A benefit of balcony gardening is that you can grow Mediterranean herbs like lavender, rosemary, thyme and oregano. In Singapore, these herbs have to be grown in extremely loose and sandy soil under the correct light conditions. Growing them in small pots (as I do) promotes the fast drainage of water from the soil and prevents root rot.

The pride of my garden are the organic thymes (pictured above) which I’ve grown through cuttings, I water them only once every 4 days and they have started to sprout new leaves. They are aesthetically pleasing plants with almost feathery-like olive green branches, extremely fuss-free and pleasant to keep as you can brush your hands past them and they will beam back at you with their warm earthy fragrance. Their counter-parts, the rosemaries, on the other hand are known to incite fear in most tropical gardeners, and for that reason I personally find them less approachable albeit misunderstood.

As an aside, I’ve somehow found myself with more rosemary than I need for the year (very typical of me), and as such, I’ve offered them for sale on site at $8 per pot, orders can be put through Facebook or Instagram (linked to this blog).

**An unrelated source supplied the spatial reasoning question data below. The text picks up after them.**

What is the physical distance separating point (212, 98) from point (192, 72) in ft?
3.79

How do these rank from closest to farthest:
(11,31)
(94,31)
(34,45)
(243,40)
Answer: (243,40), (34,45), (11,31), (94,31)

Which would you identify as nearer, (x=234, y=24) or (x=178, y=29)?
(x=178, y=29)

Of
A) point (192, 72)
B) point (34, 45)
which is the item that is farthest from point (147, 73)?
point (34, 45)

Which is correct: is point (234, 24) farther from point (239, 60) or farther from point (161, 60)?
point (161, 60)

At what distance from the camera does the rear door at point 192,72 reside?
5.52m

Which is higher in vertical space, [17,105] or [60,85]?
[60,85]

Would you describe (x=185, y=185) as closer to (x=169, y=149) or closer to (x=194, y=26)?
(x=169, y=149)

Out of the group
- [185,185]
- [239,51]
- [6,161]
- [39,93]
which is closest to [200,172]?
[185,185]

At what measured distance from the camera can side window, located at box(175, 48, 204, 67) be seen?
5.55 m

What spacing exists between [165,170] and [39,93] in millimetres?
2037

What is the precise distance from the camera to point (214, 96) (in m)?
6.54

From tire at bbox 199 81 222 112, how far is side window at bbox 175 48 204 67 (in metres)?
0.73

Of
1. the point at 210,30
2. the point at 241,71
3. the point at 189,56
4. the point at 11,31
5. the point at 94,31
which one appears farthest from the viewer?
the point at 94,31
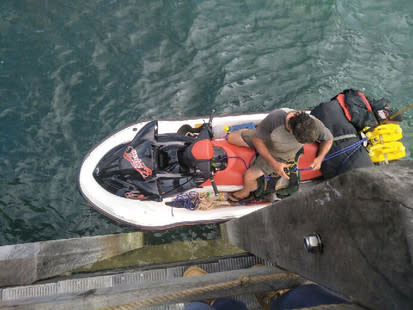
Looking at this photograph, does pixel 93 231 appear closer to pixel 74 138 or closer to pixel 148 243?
pixel 148 243

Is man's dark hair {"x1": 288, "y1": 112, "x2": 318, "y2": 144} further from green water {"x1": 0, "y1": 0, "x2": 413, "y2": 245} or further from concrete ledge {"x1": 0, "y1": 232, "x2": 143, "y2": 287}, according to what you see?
concrete ledge {"x1": 0, "y1": 232, "x2": 143, "y2": 287}

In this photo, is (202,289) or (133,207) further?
(133,207)

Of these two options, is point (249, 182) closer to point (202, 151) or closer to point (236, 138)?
point (236, 138)

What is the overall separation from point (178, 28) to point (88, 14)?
181 cm

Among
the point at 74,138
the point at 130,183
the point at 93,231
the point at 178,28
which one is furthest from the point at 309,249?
the point at 178,28

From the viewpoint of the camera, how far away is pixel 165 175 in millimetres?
3691

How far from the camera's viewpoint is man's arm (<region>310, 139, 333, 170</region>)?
3.50 metres

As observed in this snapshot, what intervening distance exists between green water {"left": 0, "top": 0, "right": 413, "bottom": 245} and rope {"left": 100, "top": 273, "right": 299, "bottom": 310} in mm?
2637

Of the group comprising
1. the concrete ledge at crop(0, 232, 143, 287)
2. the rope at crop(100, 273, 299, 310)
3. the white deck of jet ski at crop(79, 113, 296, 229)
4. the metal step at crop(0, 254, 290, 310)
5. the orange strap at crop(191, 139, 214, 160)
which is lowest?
the metal step at crop(0, 254, 290, 310)

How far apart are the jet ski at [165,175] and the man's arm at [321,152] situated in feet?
0.62

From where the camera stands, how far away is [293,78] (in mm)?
5723

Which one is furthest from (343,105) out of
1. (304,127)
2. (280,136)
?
(304,127)

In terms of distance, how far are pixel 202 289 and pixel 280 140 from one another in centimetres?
184

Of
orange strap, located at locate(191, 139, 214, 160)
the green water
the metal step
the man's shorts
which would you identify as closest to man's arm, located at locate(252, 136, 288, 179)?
the man's shorts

3 weeks after the first pot was installed in my garden, things are starting to come together (picture taken before Christmas 2020):

(Pictures taken today, 9 January 2020):

Above is the view from my room.

If you’re wondering what those reddish pink bulbs are (at right-bottom), they are Hao cai tao (red carrot tops). They are grown during Chinese New Year for good luck . “cai tao” which means radish top, sounds similar to the Chinese term for a lucky charm.

Whilst the plants are growing relatively well, I know that it is not at its best yet. New gardens always take a certain amount of time to fully regulate and establish themselves. At the start, you can expect slow growth and plant death because the soil has not been built up. As soil health improves and the plants get used to your space, you may subsequently experience a quick exponential growth spurts.

Balcony gardens are also an effective way of creating a closed loop food system, to build your soil you could compost food waste from your kitchen and use that to fertilise your plants. My partner and I recently purchased a coffee machine and have been trialing it, needless-to-say, much of the “badly” frothed milk and used coffee grounds have gone into the pots. For apartment gardening, you may also consider bokashi composting, although I have not tried it myself.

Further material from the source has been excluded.